» WHAT THE TASK REQUIRES
Only the lines from the line containing "At what distance does" to the end of the entries should be repeated, exactly as they appear.

Records from a dataset
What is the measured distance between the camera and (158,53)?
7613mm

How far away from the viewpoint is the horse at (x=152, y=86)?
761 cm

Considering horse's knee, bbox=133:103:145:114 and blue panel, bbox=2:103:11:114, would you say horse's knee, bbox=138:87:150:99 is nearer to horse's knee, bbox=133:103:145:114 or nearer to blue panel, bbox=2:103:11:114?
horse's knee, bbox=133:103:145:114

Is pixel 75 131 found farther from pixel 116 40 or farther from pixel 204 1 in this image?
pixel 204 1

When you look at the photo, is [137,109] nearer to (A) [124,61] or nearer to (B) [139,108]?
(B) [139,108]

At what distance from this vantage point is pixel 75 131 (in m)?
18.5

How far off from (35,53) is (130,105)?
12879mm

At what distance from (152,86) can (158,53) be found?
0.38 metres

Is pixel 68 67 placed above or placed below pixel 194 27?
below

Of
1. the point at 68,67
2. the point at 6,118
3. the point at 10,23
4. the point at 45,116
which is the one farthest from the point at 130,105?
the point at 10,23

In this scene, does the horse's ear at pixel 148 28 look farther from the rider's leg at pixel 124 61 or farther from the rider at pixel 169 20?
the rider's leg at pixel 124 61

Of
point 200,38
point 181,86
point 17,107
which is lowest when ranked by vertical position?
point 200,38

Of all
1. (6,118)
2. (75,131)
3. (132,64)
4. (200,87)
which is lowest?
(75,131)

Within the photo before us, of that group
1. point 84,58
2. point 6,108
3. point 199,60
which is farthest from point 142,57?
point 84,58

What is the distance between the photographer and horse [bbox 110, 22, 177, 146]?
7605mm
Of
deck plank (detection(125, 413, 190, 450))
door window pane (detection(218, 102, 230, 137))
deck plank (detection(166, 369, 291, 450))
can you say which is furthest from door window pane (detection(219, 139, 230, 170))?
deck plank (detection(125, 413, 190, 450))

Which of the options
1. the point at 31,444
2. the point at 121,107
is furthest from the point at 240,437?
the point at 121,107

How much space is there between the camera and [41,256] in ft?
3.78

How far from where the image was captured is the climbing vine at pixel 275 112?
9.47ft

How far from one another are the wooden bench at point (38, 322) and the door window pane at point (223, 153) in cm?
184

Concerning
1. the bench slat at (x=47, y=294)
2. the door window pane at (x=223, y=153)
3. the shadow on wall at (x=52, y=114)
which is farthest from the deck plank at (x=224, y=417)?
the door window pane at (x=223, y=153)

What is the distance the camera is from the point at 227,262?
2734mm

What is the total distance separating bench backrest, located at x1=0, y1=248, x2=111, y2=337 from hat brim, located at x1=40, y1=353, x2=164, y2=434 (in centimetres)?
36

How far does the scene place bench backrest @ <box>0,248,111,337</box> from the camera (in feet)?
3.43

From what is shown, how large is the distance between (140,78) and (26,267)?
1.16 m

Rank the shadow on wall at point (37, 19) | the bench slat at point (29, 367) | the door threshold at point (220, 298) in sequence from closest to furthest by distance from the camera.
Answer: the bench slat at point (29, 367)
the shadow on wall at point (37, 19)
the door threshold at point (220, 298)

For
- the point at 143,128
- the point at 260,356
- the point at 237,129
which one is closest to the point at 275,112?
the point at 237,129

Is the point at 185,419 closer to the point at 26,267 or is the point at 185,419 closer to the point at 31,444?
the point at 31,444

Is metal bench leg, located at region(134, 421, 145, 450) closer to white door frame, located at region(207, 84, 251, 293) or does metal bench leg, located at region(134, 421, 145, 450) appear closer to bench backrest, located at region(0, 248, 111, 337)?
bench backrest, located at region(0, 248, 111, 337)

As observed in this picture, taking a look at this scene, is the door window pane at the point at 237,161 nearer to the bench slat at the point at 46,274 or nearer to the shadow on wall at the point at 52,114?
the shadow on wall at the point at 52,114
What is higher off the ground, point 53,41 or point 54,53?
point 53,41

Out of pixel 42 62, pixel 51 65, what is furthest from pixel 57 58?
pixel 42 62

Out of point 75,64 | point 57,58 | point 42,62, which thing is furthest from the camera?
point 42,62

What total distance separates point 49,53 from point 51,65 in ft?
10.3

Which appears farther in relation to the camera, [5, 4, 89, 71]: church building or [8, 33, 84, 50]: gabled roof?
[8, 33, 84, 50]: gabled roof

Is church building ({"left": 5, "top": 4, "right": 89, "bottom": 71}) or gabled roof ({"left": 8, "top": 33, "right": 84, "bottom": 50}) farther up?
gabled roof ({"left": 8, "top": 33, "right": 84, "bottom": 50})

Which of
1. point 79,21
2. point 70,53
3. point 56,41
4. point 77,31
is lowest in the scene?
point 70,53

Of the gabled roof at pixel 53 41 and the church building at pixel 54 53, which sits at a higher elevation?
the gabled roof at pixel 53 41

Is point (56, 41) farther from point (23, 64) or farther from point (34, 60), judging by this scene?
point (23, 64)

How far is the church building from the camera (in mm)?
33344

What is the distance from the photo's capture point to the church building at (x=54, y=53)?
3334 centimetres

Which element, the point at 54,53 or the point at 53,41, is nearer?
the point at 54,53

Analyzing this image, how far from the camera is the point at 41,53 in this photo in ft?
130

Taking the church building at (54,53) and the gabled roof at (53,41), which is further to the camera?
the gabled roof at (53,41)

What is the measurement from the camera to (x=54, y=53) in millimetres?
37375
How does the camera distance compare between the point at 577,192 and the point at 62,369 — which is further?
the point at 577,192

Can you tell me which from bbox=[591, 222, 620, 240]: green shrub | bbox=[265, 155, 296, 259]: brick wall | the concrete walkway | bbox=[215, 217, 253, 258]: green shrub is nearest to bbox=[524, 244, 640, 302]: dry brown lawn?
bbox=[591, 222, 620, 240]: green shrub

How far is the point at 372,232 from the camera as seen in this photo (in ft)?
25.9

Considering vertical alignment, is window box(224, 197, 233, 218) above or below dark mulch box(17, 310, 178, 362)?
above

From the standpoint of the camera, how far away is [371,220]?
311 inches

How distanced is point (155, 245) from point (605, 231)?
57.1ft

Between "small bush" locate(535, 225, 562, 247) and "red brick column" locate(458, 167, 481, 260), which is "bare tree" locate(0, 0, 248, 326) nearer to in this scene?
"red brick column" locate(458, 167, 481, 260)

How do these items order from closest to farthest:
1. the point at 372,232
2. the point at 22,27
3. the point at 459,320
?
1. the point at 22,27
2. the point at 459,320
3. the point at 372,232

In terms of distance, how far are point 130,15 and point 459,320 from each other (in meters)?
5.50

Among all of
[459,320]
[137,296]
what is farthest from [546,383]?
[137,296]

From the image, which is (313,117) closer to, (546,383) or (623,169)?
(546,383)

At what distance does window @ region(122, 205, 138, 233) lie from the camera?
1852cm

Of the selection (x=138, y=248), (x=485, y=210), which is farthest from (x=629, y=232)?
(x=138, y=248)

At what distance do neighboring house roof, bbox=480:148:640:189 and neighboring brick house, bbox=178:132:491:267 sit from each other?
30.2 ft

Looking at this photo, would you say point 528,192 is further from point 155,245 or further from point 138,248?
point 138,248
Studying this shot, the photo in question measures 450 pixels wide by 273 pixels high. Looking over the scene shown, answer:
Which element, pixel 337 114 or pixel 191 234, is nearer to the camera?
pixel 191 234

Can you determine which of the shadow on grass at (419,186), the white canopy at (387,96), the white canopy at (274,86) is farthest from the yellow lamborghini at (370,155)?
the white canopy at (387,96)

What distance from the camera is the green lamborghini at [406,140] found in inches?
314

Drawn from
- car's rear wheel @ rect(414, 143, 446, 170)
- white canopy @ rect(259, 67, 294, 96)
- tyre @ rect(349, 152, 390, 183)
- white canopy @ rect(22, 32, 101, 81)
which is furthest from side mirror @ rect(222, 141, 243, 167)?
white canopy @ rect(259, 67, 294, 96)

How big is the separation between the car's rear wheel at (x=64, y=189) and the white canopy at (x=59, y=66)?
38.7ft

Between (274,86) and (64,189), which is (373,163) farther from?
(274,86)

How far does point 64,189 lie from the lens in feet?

» CORRECT ANSWER
At what distance does window @ region(122, 205, 138, 233) lie from the camera?
1852cm

Of the selection (x=138, y=248), (x=485, y=210), which is farthest from (x=629, y=232)?
(x=138, y=248)

At what distance do neighboring house roof, bbox=480:148:640:189 and neighboring brick house, bbox=178:132:491:267 sit from each other?
30.2 ft

Looking at this photo, would you say point 528,192 is further from point 155,245 or further from point 138,248?
point 138,248
Studying this shot, the photo in question measures 450 pixels wide by 273 pixels high. Looking over the scene shown, answer:
Which element, pixel 337 114 or pixel 191 234, is nearer to the camera?
pixel 191 234

Can you determine which of the shadow on grass at (419,186), the white canopy at (387,96), the white canopy at (274,86) is farthest from the yellow lamborghini at (370,155)?
the white canopy at (387,96)

What distance from the camera is the green lamborghini at [406,140] found in inches?
314

Drawn from
- car's rear wheel @ rect(414, 143, 446, 170)
- white canopy @ rect(259, 67, 294, 96)
- tyre @ rect(349, 152, 390, 183)
- white canopy @ rect(22, 32, 101, 81)
which is furthest from side mirror @ rect(222, 141, 243, 167)?
white canopy @ rect(259, 67, 294, 96)

How big is the separation between the car's rear wheel at (x=64, y=189) and the white canopy at (x=59, y=66)?
38.7ft

Between (274,86) and (64,189), which is (373,163) farther from?
(274,86)

How far does point 64,189 lie from the lens in feet?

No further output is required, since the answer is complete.